┌─ Exercise input

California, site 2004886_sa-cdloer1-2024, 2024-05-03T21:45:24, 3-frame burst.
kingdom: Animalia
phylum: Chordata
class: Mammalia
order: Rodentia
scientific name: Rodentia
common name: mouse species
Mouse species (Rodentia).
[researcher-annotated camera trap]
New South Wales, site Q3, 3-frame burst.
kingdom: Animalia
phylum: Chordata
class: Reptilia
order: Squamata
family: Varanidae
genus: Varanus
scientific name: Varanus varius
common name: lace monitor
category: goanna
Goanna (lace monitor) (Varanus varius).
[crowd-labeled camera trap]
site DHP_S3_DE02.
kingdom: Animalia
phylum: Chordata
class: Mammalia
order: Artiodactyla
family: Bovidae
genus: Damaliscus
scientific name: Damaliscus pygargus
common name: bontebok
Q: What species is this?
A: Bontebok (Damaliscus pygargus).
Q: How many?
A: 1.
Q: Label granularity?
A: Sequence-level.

└─

## Work required
Output the line bearing "family: Bovidae" along with all the lines after it through the end of the entries, exactly, and no other lines.

## Response to the exercise
family: Bovidae
genus: Damaliscus
scientific name: Damaliscus pygargus
common name: bontebok
Q: What species is this?
A: Bontebok (Damaliscus pygargus).
Q: How many?
A: 1.
Q: Label granularity?
A: Sequence-level.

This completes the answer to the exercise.